From here on each of the busses that will be investigated and documented will be classified into these four types.
2.8 Open Systems Interconnection (OSI) reference model
Communication systems can be divided into a layered structure. Each of these vertical layers perform a certain task and functionality to enable one system to communicate with another system.
The functions in each layer are collected into groups referred to as entities. These entities in the same layers enable communication between systems using protocols. The term protocol can be defined as the rules that enable transferring of information [20].
This layered communication architecture was developed by the International Organization for Standardization (ISO) and is called the OSI (open systems interconnect) model. The objective of developing this model was to attempt to define and standardize data communication. Although almost all real‐world implementations deviate from this reference model in order to accommodate specific application requirements, it is still considered crucial for any communication engineer to study and understand this model. The reason being to ensure that the standardized data communication methods are understood and implemented correctly, as well as getting a new developed standard as near as possible to this model to encourage standardization of data communication. The seven layers the OSI model consist of are;
1. Application layer, presentation layer and session layer
The session, presentation and application layers are closest to the user and can be addressed simultaneously. The session layer includes establishment, management and termination of
application connections. Functionalities incorporated in the presentation layer are data encryption, data decryption and data compression. Lastly the application layer provides end‐
user services such as mail and file transfer [21].
2. Transport layer
The transport layer provides network independent, end‐to‐end integrity between two modules communicating through networks. This is done by providing effective error detection and correction with reliable delivery of packets. These functions are implemented by using software [22].

Raw records

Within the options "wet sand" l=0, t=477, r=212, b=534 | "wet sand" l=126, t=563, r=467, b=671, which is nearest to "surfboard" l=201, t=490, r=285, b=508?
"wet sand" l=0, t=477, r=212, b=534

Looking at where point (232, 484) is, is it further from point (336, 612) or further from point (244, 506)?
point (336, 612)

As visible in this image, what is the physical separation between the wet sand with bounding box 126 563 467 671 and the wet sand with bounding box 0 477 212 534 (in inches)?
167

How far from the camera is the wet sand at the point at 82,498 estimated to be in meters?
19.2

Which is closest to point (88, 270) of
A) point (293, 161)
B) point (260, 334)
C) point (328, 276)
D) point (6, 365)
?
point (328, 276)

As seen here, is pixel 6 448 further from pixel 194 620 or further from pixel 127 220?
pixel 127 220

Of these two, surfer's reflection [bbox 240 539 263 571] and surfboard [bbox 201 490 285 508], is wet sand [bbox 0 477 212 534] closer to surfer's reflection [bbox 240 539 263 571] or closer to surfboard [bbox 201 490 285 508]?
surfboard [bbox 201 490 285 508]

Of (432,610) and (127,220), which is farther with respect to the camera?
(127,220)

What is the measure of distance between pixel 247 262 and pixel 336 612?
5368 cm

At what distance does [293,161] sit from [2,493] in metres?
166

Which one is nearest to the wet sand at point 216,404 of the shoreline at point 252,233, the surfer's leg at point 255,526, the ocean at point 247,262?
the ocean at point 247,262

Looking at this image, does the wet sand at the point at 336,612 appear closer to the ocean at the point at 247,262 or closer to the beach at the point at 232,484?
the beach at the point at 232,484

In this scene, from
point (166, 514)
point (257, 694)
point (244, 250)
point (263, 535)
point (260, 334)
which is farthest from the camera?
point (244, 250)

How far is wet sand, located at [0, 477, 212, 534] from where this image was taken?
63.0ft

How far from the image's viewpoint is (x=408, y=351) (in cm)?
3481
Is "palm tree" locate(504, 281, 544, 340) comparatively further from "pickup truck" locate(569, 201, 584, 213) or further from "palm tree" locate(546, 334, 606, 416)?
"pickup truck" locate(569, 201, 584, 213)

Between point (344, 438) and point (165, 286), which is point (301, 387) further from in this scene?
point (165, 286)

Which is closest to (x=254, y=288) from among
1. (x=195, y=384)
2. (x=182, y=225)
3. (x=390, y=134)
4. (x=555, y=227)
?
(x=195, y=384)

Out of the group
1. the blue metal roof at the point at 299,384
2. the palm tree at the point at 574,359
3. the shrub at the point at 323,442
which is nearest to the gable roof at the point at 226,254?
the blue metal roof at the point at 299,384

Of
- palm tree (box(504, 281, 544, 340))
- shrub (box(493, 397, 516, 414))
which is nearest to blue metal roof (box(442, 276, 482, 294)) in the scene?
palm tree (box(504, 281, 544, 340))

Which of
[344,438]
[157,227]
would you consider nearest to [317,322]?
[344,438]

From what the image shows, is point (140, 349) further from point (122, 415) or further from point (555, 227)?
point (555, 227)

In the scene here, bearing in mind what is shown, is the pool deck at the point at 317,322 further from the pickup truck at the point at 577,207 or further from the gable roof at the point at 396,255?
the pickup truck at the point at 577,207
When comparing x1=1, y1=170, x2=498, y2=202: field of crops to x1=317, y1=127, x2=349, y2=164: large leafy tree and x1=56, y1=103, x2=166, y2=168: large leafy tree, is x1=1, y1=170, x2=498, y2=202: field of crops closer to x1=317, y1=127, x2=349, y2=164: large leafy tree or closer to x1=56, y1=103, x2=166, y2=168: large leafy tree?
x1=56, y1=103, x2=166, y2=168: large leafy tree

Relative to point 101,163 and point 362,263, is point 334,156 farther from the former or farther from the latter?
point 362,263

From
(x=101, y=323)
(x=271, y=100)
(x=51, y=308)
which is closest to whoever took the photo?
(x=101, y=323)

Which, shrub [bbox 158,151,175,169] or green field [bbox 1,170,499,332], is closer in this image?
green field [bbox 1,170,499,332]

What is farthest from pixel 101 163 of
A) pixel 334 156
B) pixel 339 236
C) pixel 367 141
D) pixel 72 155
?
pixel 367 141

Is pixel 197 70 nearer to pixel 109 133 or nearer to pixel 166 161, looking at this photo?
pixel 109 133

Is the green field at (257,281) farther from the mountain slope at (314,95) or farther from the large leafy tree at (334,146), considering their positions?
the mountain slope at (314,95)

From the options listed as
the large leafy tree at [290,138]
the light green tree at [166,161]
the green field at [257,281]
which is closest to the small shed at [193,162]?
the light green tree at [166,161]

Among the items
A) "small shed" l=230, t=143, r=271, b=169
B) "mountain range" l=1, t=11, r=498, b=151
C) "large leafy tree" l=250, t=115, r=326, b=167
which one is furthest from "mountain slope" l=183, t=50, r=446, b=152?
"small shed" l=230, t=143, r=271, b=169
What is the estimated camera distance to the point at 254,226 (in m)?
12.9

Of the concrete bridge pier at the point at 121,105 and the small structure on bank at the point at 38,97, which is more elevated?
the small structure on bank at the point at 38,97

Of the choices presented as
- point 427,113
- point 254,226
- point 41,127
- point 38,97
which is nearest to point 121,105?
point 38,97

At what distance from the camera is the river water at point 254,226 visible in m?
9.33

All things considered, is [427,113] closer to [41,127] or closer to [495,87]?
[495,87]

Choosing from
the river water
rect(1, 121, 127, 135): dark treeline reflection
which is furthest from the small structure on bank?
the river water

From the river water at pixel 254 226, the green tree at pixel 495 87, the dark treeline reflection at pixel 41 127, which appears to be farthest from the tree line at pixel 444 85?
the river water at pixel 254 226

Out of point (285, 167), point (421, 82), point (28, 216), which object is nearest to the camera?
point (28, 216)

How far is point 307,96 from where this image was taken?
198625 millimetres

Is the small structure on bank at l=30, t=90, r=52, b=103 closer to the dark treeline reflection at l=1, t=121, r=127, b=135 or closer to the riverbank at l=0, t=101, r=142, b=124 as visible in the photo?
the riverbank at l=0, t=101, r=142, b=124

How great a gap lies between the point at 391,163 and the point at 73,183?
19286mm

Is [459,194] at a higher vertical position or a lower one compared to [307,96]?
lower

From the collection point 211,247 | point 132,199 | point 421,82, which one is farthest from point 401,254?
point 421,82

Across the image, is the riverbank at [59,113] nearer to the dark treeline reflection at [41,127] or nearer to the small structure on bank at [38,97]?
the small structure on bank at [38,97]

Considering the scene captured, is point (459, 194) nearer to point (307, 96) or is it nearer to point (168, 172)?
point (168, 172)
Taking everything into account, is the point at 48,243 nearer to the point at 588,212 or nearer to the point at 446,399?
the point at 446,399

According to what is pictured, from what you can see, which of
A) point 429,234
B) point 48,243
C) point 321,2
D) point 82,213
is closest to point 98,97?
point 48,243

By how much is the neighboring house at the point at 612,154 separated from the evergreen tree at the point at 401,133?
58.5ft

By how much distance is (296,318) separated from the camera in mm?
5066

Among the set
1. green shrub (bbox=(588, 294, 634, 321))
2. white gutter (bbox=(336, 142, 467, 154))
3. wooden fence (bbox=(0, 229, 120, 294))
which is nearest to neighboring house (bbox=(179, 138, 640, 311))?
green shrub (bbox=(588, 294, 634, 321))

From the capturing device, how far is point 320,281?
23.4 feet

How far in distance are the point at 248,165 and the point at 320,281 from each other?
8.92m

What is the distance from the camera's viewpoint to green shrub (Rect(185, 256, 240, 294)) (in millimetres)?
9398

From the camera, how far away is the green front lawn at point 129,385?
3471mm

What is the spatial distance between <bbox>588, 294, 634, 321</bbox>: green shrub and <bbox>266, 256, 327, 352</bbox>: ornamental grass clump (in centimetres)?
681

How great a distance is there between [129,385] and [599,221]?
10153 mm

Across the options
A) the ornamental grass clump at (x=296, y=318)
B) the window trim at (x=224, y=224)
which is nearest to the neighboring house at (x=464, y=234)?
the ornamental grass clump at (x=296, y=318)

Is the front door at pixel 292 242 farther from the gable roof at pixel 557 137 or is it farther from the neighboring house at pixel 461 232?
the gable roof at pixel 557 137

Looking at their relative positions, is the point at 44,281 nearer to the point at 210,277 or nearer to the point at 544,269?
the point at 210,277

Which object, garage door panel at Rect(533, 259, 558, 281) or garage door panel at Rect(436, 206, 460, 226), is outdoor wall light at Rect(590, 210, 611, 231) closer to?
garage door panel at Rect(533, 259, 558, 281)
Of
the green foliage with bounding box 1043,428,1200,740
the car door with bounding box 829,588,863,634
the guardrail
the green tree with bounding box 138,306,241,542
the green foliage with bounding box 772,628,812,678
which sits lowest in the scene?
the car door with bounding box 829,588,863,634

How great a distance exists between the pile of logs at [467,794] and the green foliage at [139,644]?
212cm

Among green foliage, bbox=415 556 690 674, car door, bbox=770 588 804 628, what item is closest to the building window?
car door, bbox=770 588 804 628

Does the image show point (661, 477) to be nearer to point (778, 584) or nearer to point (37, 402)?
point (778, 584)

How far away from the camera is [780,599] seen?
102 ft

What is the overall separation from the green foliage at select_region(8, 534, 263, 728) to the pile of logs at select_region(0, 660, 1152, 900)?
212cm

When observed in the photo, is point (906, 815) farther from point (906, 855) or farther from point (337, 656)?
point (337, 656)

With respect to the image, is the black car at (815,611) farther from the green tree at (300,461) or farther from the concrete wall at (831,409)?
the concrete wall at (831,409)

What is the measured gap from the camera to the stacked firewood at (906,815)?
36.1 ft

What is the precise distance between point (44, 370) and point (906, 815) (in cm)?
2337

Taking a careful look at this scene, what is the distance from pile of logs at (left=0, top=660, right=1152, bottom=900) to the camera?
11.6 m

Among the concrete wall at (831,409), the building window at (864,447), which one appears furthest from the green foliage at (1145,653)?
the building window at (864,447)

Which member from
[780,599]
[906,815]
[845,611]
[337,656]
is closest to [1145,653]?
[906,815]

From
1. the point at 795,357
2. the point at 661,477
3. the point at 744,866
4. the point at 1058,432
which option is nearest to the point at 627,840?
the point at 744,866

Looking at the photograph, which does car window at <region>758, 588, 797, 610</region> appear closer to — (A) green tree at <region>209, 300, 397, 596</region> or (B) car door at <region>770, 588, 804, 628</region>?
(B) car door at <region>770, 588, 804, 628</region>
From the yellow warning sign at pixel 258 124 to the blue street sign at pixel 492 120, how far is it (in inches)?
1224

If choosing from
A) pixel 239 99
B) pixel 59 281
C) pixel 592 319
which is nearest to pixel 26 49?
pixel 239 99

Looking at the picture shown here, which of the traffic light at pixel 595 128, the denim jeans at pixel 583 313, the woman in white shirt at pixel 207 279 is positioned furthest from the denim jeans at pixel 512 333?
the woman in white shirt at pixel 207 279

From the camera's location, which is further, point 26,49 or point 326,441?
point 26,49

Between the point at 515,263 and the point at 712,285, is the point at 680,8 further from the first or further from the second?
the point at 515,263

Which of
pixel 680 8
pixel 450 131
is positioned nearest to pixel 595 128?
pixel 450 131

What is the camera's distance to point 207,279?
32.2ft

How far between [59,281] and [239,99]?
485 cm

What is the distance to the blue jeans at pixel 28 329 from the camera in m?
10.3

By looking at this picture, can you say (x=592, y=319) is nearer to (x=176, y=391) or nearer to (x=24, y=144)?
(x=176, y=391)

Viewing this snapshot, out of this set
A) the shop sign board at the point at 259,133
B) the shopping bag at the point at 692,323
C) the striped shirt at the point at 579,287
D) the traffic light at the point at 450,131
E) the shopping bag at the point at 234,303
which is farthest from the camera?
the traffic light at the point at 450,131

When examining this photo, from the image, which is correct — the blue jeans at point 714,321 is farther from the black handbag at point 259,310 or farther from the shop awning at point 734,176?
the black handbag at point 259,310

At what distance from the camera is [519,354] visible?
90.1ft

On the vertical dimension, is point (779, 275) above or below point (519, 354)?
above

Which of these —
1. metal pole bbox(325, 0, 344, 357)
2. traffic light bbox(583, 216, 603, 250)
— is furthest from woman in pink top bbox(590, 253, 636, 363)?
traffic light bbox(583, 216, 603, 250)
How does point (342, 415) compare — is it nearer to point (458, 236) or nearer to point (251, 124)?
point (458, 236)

> [Objective]:
Answer these questions from the passage on the OSI reference model:
1. Which organization developed the OSI model?
2. What functionalities does the presentation layer incorporate?
3. How are the transport layer's functions implemented?

> [The solution]:
1. The International Organization for Standardization (ISO).
2. Data encryption, data decryption and data compression.
3. By using software.